University education: A new South East European University, operating in Albanian, Macedonian and English, was officially inaugurated on 20 November 2001 in Tetovo. In addition, a new law adopted on 20 January 2004 recognized the formerly illegal Albanian University of Tetovo. The number of Albanians enrolled in recognised institutions of tertiary education increased from 2,285 in 2000/01 to 9,540 in 2004/05. The respective share in the total number of students increased from 5.7 per cent to 15.5 per cent.[5]

Language use and symbols: Under the Ohrid Agreement Macedonian remains the country's official language, but any other language spoken by at least twenty per cent of the population has been declared an official language that can be used for personal documents, civil and criminal proceedings, by municipal institutions and in communication between citizens and the central government. Albanian MPs can also use Albanian in the Parliament. A law passed in 2005 allows for the Albanian flag to be flown on public buildings in municipalities with an Albanian majority. According to a constitutional court ruling in 2007, the Albanian flag can only be flown on certain holidays, but this has been largely ignored, both by Albanian mayors (who still fly the Albanian flag on a daily basis) and by central government institutions (who tolerate it).

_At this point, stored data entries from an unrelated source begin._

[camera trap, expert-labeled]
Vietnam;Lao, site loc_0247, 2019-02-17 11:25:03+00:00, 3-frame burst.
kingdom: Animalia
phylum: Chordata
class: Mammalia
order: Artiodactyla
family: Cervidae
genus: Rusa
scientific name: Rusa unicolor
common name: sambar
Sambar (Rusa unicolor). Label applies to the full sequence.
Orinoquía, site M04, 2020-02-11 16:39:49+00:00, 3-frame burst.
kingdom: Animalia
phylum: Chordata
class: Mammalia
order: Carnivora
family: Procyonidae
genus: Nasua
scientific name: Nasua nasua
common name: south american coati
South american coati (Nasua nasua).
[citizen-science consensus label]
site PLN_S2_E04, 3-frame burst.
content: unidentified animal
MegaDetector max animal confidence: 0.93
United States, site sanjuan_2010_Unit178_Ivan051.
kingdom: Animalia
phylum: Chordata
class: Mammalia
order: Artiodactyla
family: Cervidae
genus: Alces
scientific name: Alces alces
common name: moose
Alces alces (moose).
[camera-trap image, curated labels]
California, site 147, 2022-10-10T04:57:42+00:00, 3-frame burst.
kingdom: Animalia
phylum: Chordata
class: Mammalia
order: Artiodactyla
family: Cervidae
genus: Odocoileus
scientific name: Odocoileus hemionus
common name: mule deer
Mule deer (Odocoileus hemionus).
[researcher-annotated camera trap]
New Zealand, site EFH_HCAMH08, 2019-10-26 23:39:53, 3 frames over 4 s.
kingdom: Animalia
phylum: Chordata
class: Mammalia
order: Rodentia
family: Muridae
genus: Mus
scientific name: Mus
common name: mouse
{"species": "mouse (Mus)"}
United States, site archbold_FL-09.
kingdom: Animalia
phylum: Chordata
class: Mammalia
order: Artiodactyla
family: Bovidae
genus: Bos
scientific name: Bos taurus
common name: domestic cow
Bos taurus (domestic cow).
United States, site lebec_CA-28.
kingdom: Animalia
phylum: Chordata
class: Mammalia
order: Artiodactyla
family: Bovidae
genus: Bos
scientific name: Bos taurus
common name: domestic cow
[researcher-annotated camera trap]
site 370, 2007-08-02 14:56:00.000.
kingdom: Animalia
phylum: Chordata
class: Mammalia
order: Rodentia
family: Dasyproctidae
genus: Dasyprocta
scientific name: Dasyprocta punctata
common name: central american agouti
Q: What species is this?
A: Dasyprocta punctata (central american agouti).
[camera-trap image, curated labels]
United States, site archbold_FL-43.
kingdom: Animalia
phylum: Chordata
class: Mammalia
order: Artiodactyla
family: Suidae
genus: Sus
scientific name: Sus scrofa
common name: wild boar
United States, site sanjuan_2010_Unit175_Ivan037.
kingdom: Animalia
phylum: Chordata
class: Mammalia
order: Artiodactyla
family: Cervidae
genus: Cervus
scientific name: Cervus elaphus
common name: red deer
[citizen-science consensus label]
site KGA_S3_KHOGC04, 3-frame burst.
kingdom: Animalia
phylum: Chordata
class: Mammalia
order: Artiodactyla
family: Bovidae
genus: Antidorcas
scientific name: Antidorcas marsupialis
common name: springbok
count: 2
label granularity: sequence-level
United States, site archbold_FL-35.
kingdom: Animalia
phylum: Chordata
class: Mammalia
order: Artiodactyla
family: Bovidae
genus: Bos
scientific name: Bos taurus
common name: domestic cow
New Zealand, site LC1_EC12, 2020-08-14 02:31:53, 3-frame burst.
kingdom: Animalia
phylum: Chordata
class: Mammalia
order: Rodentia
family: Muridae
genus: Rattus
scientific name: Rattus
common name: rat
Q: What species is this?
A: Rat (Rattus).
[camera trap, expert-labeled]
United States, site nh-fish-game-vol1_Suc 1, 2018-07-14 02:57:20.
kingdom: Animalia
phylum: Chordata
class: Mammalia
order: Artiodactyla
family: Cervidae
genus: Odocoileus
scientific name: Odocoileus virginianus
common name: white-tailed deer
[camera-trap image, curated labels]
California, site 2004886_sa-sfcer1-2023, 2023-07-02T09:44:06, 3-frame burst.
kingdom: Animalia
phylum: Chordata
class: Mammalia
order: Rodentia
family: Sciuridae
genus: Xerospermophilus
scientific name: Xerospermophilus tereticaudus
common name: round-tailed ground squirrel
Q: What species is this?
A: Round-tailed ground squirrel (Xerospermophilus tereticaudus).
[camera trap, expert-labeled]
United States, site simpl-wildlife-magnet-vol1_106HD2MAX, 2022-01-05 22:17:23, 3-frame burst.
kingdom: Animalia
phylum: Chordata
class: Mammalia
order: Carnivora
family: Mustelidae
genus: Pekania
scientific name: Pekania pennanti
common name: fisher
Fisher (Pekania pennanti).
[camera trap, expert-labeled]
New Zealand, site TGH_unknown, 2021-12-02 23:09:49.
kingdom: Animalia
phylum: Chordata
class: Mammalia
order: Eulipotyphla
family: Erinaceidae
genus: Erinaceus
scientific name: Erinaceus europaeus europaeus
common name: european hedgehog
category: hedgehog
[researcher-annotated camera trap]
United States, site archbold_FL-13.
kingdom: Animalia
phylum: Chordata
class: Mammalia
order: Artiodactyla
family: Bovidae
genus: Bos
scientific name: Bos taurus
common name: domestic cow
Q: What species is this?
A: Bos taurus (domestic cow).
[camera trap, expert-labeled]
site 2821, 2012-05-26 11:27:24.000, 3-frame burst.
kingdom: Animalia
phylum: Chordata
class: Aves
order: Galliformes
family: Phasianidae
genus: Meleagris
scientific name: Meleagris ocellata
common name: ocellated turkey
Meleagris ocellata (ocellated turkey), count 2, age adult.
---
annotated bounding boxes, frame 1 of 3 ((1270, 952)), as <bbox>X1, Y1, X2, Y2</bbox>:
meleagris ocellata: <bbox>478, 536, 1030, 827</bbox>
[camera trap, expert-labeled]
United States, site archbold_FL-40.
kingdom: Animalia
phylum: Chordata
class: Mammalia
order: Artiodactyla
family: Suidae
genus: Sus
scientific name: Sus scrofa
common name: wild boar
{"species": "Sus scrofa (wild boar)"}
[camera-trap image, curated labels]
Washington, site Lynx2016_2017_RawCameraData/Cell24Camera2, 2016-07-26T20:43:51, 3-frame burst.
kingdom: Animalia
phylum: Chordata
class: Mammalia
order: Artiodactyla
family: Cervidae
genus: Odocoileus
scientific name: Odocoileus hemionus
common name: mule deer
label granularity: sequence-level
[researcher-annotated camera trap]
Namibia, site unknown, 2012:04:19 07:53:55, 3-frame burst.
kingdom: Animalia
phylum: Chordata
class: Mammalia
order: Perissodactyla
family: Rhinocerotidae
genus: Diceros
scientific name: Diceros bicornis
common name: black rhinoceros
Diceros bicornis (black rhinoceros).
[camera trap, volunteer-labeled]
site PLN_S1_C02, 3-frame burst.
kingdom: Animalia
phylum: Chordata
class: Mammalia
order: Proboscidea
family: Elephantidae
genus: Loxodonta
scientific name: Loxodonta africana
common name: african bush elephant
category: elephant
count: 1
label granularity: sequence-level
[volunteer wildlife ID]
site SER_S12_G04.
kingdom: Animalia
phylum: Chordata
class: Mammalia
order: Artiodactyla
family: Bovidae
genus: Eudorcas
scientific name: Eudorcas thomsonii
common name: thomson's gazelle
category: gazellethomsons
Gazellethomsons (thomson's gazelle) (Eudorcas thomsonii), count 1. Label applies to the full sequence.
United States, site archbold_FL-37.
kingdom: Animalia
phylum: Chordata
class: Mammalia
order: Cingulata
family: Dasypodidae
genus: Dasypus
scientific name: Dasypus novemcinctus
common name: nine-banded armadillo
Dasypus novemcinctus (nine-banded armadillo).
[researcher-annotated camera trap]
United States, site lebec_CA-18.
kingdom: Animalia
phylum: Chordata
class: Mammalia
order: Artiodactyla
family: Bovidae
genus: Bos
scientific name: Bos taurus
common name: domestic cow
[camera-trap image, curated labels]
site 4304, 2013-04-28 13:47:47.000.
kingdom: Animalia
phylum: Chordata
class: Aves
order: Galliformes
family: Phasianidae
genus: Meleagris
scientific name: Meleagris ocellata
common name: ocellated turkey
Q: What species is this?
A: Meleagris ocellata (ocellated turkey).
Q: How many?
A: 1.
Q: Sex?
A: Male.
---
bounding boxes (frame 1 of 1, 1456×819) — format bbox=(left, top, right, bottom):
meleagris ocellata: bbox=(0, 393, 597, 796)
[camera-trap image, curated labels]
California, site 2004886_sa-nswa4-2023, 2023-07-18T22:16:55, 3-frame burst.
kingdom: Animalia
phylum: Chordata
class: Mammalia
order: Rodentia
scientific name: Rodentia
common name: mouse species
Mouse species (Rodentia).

The level of implementation of the Ohrid Agreement was one of the key reasons why France and other sceptics eventually agreed to grant Macedonia membership status at the end of 2005, only four years after the conflict had ended.

Importantly, those who had previously taken up arms also acknowledge the successful implementation of the agreement. Speaking on the seventh anniversary of the signing of the Ohrid Agreement, former rebel leader Ali Ahmeti said:

"I think the greatest triumph for the Macedonian and Albanian nations is that with [the] Ohrid agreement all feel Macedonia as their state and loyal to it. I think matters are going properly and much good work has been done."[6]

Nikola Gruevski, the current prime minister and in a coalition with Ahmeti's party, told ESI already in 2008:

"This agreement was a compromise. The other side also was not satisfied. They had asked for a lot more to be done. The Macedonian side was not fully satisfied. But when you sign, it is signed and you have to implement it. And now we are implementing this."

Javier Solana sums it up very well when – asked in an interview to look back at 2001 – he said:

"In 2001, we were talking about being at the brink of a catastrophe; and now, in 2008, we are talking about being a candidate for the European Union. This is a great success."


[1] Jovanovski V. and L Dulovi, "A new battlefield: The struggle to ratify the Ohrid Agreement", in Institute for War and Peace Reporting (IWPR), Ohrid and Beyond: A Cross-ethnic Investigation into the Macedonian Crisis, IWPR, 2002, pp. 59-72, p. 68.

[2] Republic of Macedonia, "Answers to the EC questionnaire – Political criteria", Skopje, 14 February 2005, p. 396.

[3] Republic of Macedonia, "Answers to the EC questionnaire – Political criteria", Skopje, 14 February 2005, pp. 403f.

[4] Republic of Macedonia, "Answers to the EC questionnaire – Political criteria", Skopje, 14 February 2005, pp. 406f.

[5] Republic of Macedonia, "Answers to the EC questionnaire – Political criteria", Skopje, 14 February 2005, p. 402.

[6] Alsat, "DUI leader Ahmeti says Ohrid agreement toward implementation", 14 August 2008, available at, accessed 29 October 2010.